[Opening Text block section]
A hydroelectric dam holds back a lake of surface area \(3.0 \times 10^{6} \mathrm{m}^{2}\) that has vertical sides below the water level. The water level in the lake is 150 \(\mathrm{m}\) above the base of the dam. When the water passes through turbines at the base of the dam, its mechanical energy is converted into electrical energy with 90\(\%\) efficiency. (a) If gravitational potential energy is taken to be zero at the base of the dam, how much energy is stored in the top meter of the water in the lake? The density of water is 1000 \(\mathrm{kg} / \mathrm{m}^{3} .(\mathrm{b})\) What volume of water must pass through the dam to produce 1000 kilo-watt-hours of electrical energy? What distance does the level of water in the lake fall when this much water passes through the dam?
[Closing Text block section]
[Opening Provided data section]
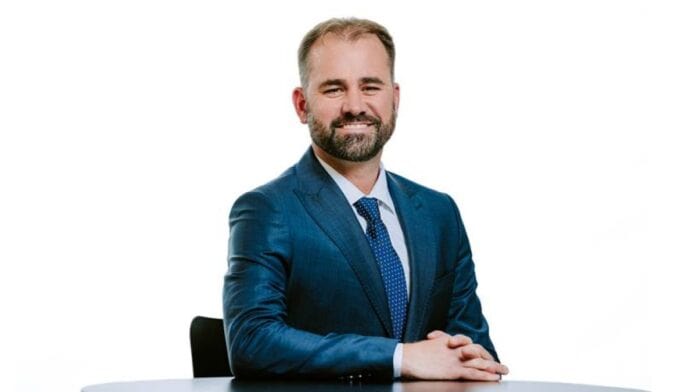 Transport improvements underway, but challenges remain for SA supply chains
[Closing Provided data section]
__Activity__.
Repeat the hydroelectric dam problem above word for word, between "A hydroelectric dam" and "through the dam?", inclusive.

__Output of the exercise__.
A hydroelectric dam holds back a lake of surface area \(3.0 \times 10^{6} \mathrm{m}^{2}\) that has vertical sides below the water level. The water level in the lake is 150 \(\mathrm{m}\) above the base of the dam. When the water passes through turbines at the base of the dam, its mechanical energy is converted into electrical energy with 90\(\%\) efficiency. (a) If gravitational potential energy is taken to be zero at the base of the dam, how much energy is stored in the top meter of the water in the lake? The density of water is 1000 \(\mathrm{kg} / \mathrm{m}^{3} .(\mathrm{b})\) What volume of water must pass through the dam to produce 1000 kilo-watt-hours of electrical energy? What distance does the level of water in the lake fall when this much water passes through the dam?